Das Wettbewerbsmantra

Ein Versatzstück der Propaganda von CxU und anderen kapitalistischen Parteien ist, dass Einrichtungen nur dann gut funktionieren, wenn sie zueinander im Wettbewerb stünden. Man muss nur einmal kurz das Radio anschalten und schon sagt irgendein Lokalpolitiker aus Bayern einen solchen neoliberalen Merksatz auf. Unausgesprochen steht dahinter das Modell der vollständigen Konkurrenz auf allen Märkten, das durch die unsichtbare Hand, d.h. durch die Verfolgung des Privatinteresses der vereinzelten Marktindividuen, die ökonomisch optimale Verteilung von Gütern und Dienstleistungen gewährleistest werde. Dieses Modell stößt schon an seine Grenze, wenn mit wachsender Betriebsgröße Kosten gespart werden können. Wenn bspw. mit dem Einsatz eines größeren Kessels Energiekosten in – sagen wir – der Nudelproduktion – gespart werden können, die Konkurrenz unterboten werden kann, dann sind die Grundannahmen des Modells schon verletzt. Mit solchen theoretischen Details muss sich ein gestandener Bierzeltpolititker aus der bayerischen Provinz freilich nicht beschäftigen. Dass Wettbewerb gut ist, steht dank der Erfahrung mit der DDR für einen solchen und seine Klientel sowieso fest. Doch selbst wenn man die Fragwürdigkeit der vollständigen Konkurrenz auf Märkten ausblendet, müssten Zweifel am Selbstzweck Wettbewerb aufkommen.

Was z.B. an Steuerwettbewerb gut sein soll außer, dass diese Form von Wettbewerb dazu führt, dass die notwendigen öffentlichen Investitionen nicht mehr über Steuern sondern über die Verschuldung bei den Großvermögensbesitzern finanziert werden müssen, ist aus gesellschaftlicher bzw. gemeinwohlorientierter Sicht nicht klar. Der konservative Ausweg aus derlei Widersprüchen ist die altbekannte Masche, auf die Ebene des einzelnen Wirtschaftssubjektes umzuschalten, das nicht gerne Steuern zahlt. Mit diesem banalen Trick rechtfertigt man quasi im Handumdrehen die allseits bekannten Steueroasen, die wie etwa Luxemburg ganz gut davon leben können, dass die Steuern bei ihnen so günstig sind. Irgendwann aber müsste sich dann eine einheitliche Minimalsteuerbelastung durchsetzen, mit der nur noch das absolute Minimum an Staatsaktivität betrieben werden könnte. Schließlich beschneidet der Staat die Bürger in ihrer Freiheit, die dann endlich die Gemeinnützigkeit in ihre eigenen Hände nehmen können. Zwar sieht es nicht so aus, als wäre das Bürgertum hierzulande auf einem Wohltätigkeitstrip, der über Vereinstätigkeit (Lions, Rotary usw.) hinaus ginge. Das neoliberale Credo lautet in diesem Zusammenhang jedoch, dass, wenn der Staat die Aufgaben der Daseinsvorsoge nicht mehr übernähme, es mehr freiwillige Wohltätigkeit geben würde. Man darf also gespannt sein, wie sich Trumps neueste Steuerreform auf das Wohlergehen der armen US-Amerikaner auswirken wird.

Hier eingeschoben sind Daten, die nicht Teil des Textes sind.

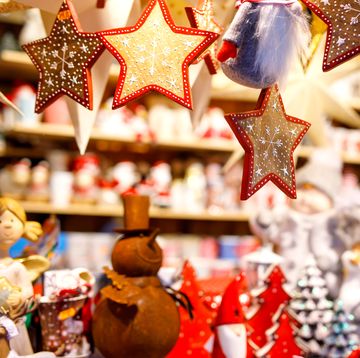 Different decoration, toy for xmas tree on christmas market, close up of cozy handmade gingerbread stars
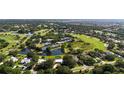 Aerial view of an expansive community, golf course, tennis courts, and ponds, showcasing the property's prime location at 3362 Charles Macdonald Dr, Sarasota, FL 34240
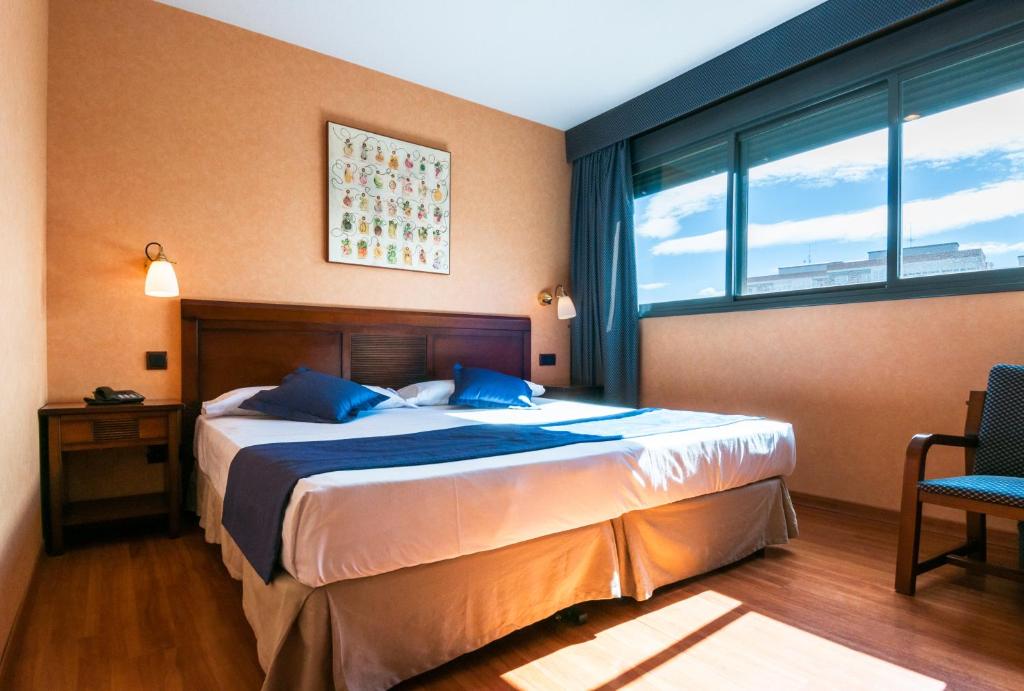 富恩拉夫拉达Hotel Las Provincias的一间卧室设有一张床和一个大窗户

Offenbar fallen auf diese Art von Rhetorik noch immer weit über 80% der Leute, die wählen gehen, in den meisten Industrieländern herein, weil sie sich noch einigermaßen sicher sein können, dass sie besser dran sein werden als in Subsaharaafrika oder Südostasien, auch wenn „die Märkte“ – dominiert von den Konzernen der Industrieländer – die Geschicke ihrer Länder bald ganz offiziell in Eigenregie verwalten. Zwar kommen vor allem den jüngeren Wählerschichten zumindest in Frankreich, dem Vereinigten Königreich und den USA doch Zweifel, ob nicht ein wenig mehr Sozialdemokratie für sie die bessere Wette auf die Zukunft darstellen könnte, wenn man sich die dortigen Wahlergebnisse anschaut. Die jüngeren Humanrohstoffe in Deutschland indessen scheinen mit „Mutti Merkel“ mehrheitlich zufrieden gewesen zu sein, auch wenn bei ihnen Grüne und FDP besser ankamen als bei den Älteren. In Deutschland setzen Alt und Jung offenbar ganz auf die Exportkarte und hoffen dabei nicht auf der Strecke zu bleiben. Traurig, dass man auf das Ausland schielen muss, um wenigstens ein ganz klein wenig Licht am Ende des Tunnels zu erblicken.